Student programmers create applications in 24-hour competition
THE SANTA CLARA
May 7, 2015
Santa Clara’s second annual BroncoHack took place this past weekend. The event challenged teams of students to design innovative solutions to problems such as protecting student privacy online and simplifying ticketing for public transportation.
The event, which was organized by Santa Clara’s OMIS Student Network, began at 3 p.m. on Saturday and concluded 24 hours later. The 180 participants hailed from universities all over California, including San Jose State University; University of California, Davis; University of Southern California and University of California, Los Angeles.
The hackathon’s theme of social justice required each project team to develop their application or service for the purpose of contributing to the solution of a social problem.

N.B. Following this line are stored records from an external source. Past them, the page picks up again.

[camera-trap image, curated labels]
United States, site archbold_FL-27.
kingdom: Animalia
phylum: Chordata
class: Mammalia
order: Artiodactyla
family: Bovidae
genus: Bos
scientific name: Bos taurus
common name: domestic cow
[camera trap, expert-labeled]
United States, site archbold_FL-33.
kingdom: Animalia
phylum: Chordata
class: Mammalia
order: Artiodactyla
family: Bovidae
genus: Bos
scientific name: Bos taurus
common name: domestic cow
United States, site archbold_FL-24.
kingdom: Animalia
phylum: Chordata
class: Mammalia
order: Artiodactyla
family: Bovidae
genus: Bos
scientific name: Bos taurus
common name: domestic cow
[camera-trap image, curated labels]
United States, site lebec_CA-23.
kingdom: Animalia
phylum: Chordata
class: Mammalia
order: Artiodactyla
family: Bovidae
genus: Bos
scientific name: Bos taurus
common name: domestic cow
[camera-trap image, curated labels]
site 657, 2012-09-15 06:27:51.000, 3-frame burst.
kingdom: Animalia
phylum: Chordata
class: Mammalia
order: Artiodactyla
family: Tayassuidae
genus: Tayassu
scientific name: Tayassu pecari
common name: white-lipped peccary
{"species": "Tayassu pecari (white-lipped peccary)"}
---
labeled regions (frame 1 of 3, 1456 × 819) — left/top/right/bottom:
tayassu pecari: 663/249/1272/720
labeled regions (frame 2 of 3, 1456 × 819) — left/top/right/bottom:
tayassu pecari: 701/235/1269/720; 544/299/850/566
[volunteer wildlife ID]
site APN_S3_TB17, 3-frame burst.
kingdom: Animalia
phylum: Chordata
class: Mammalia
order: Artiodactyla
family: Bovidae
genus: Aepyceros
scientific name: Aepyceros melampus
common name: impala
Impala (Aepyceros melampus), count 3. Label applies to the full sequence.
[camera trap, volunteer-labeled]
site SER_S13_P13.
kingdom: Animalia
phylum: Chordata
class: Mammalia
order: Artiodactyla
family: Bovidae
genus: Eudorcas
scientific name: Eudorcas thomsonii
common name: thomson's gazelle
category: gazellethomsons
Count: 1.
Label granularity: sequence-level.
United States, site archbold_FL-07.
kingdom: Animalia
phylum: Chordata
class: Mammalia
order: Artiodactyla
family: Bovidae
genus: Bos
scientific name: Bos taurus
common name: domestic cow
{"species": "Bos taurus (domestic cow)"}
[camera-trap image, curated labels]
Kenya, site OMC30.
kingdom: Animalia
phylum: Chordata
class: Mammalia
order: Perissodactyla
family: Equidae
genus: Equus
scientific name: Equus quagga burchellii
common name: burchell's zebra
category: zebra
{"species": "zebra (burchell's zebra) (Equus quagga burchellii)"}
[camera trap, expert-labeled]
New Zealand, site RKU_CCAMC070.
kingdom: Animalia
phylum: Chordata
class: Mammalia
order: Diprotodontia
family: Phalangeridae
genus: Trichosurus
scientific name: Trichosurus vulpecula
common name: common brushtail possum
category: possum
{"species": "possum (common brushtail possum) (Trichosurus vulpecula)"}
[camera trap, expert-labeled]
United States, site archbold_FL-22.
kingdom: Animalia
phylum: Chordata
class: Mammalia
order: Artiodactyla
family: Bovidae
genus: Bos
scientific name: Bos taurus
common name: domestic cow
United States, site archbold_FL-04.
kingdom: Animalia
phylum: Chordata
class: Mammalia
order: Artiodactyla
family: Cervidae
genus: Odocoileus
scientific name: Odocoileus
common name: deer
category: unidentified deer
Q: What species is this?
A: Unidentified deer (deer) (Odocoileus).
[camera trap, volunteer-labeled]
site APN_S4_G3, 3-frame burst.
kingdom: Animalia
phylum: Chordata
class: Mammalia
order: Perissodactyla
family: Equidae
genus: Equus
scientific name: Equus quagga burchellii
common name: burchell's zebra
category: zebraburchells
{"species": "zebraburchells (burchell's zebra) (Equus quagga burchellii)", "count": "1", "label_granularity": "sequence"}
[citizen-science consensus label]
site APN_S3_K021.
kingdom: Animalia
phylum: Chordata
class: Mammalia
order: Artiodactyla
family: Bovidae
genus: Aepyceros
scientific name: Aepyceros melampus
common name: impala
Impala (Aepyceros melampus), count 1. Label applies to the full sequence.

Lilly Wilhelms, the President of the OMIS Student Network and lead organizer of BroncoHack, said this is a welcome departure from typical hackathons.
“Sometimes it feels like hackathons propagate the idea that you’re only responsible for your technology until the day someone pays you for it,” said Wilhelms. “We want people to realize that their technology can impact the social world around us, and that technology is the driving factor that pushes us forward, while social injustices truly hold us back.”
After the 24-hour competition phase concluded, judges selected the top 10 projects. The group behind each project prepared a short presentation to explain it to the attendees. Then the judges chose a winner and two finalists.
The winning project, dubbed “Privasee,” is a suite of applications that prevents the leakage of sensitive and personally identifiable information of kids from school networks. All three of the top groups were comprised of Santa Clara students.
Other projects sought to create high hidden returns on investment on debt, locate local philanthropy events and optimize the ticketing system on public transportation.
Sophomore Jack Kingsman was the web and back-end developer on SeetiTel, a project that aimed to construct a secure information-sharing platform for developing nations. He says he and his team of sophomores Alex Choulos and Manny Amirtharaj were inspired by the concept that the free distribution of information contributes to the betterment of the human condition.
“Leaking and information sharing in a lot of developing nations is really lacking, and a lot of oppressive situations exist simply because people don’t know about them,” Kingsman said. “I hope … that this project, which is open source and uses a very permissive license, can be a jumping off point for other people to develop on top of it.”
Ryan Rishi and Cole Calhoun, both juniors, created a ticketing application after having poor experiences with public transit in the Bay Area and while studying abroad.
The app consolidates ticketing services from each of the 16 Bay Area transportation agencies.
“I had a great time. I really enjoyed myself and I’m pretty sure everyone else did, too,” Calhoun said. “It’s a reality check to step outside of Santa Clara University and see what everybody else can do.”
Kingsman also said he enjoyed being able to interface with students hailing from different universities during the 24-hour hackathon, which was open to high school, undergraduate and graduate students.
“It was really exciting to be able to work with fellow students and kick ideas back and forth in a fun but also fast-paced environment, where we were just hammering out code as fast as we could,” said Kingsman. “Everybody in general did a fantastic job.”